LES ITALIENS QUITTENT LE TOUR
Au col d'Aspin le public surexcité provoque la chute de Robic et Bartali qui cependant gagne l'étape tandis que Magni s'empare du maillot jaune. Mais Bartali sous le coup de la colère prend la décision d'abandonner. Tous les italiens font la valise. Le Maillot jaune échoit à Kubler qui refusera de le porter dans un premier temps.
1951
HUGO KOBLET... ET LES AUTRES
L'exploit de Brive-Agen résume ce tour. Hugo savait que Bobet n'était au mieux et que les italiens roulaient "en dedans", Coppi venant de perdre son frère Serge au tour du Prémont. Dès la première étape, le bel Hugo se livre à une démonstration de force, roulant seul devant le peloton stupéfait durant une quarantaine de km.

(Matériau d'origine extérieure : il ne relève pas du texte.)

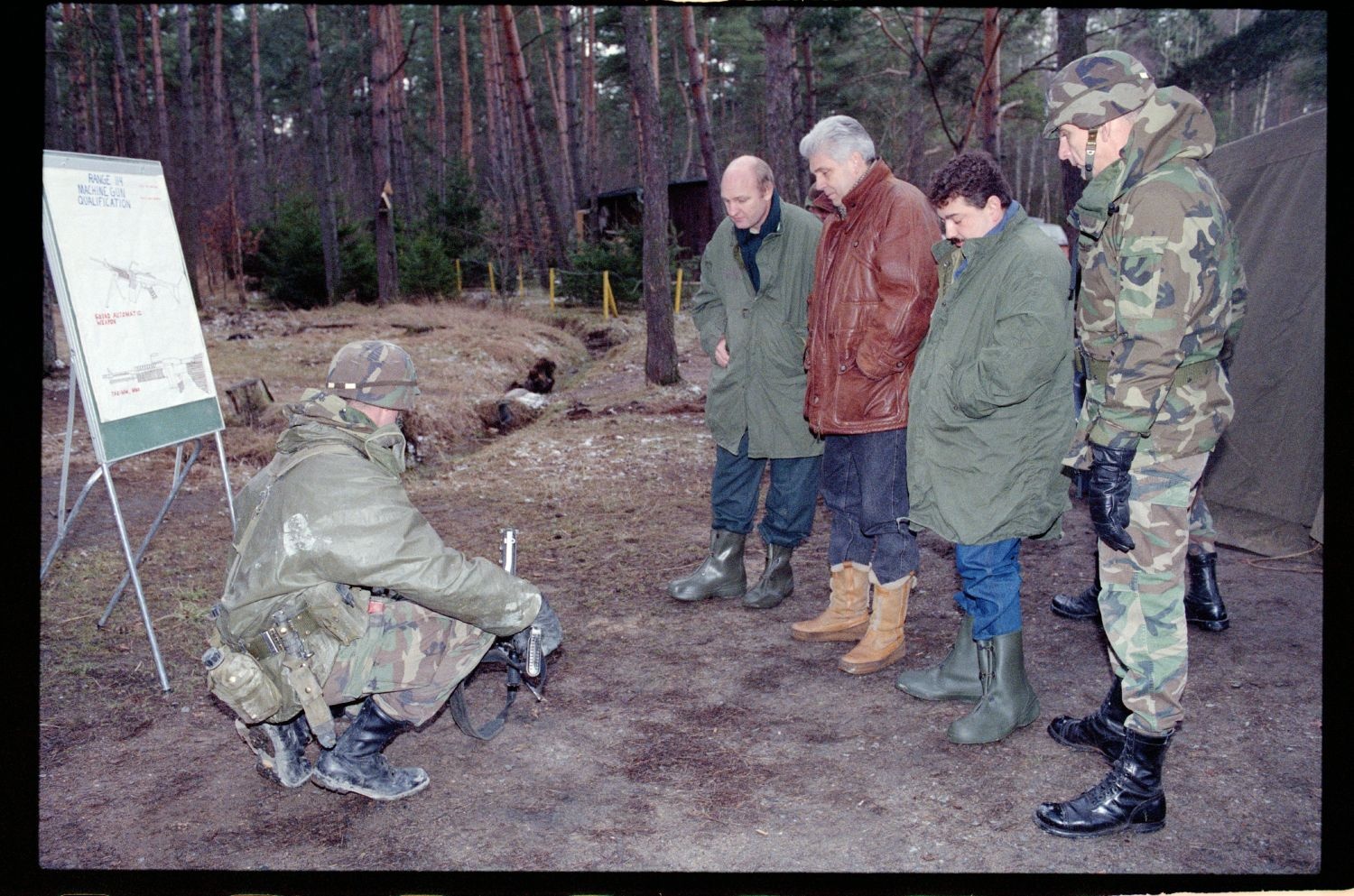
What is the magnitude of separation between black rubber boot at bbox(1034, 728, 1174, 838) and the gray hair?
2.32 meters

DE LA FOLIE ! Dans la seconde partie de son raid solitaire, 135 km, il tient en échec le peloton reroupé où les Coppi, Bartali, Bobet, Géminiani, Robic se relaient d'arrache pied. Il progresse sans à-coups. Quand il descend de machine, Géminiani s'écrie; c'est pas pssible, un coureur pareil ! S'il y avait deux Koblet, je changerai de métier ! Il gagna ce tour haut la main. A noter la chute de Van Est dans un ravin pyrénéen alors qu'il était maillot jaune, et l'effondrement de Coppi entre Carcassonne et Montpellier
1952
COPPI OU LA SOLITUDE DES AIGLES
Je me souviens du titre de l'Humanité la veille du départ du tour 52: FAUSTO COPPI NE PEUT PAS NE PAS GANGNER LE TOUR DE FRANCE. Bobet, Koblet, Kubler ne sont pas là, mais Coppi a préparé son affaire. Le maillot jaune est porté successivement par Nélo Laurédi, espoir français, Magni et Carrea, mais à l'Alpe-d'Huez, le campionissimo assène sur la course un coup de massue Mortel. Il revêt le maillot jaune qu'il ne quittera plus, malgré les attaques de Géminiani et Lazaridès à la Croix de fer et au Télégraphe. Dix km avant le sommet du Galibier, il s'en va seul. Il escalade ensuite le col de Montgenèvre, puis celui de Sistrières. Il franchira la ligne avec dix minutes sur Bartali. Dans ce tour de la démesure, restait à franchir les Pyrénées et le Puy de Dôme. Géminiani et Coppi gagnent dans les Pyrénées, et le Puy de Dôme voit un nouvel exploit du maillot jaune. Commentaire de Géminiani: " Fausto nous dominait tous et il voulait gagner encore au Puy de Dôme. Moi aussi je voulais gagner. Dans la rampe j'ai foncé. C'est alors que j'ai vu passer un bolide, ou plutôt une sorte de Martien monté sur un vélo ! C'était Fausto qui avait lâché Robic. Ce jour-là, j'ai vu un coureur phénoménal..."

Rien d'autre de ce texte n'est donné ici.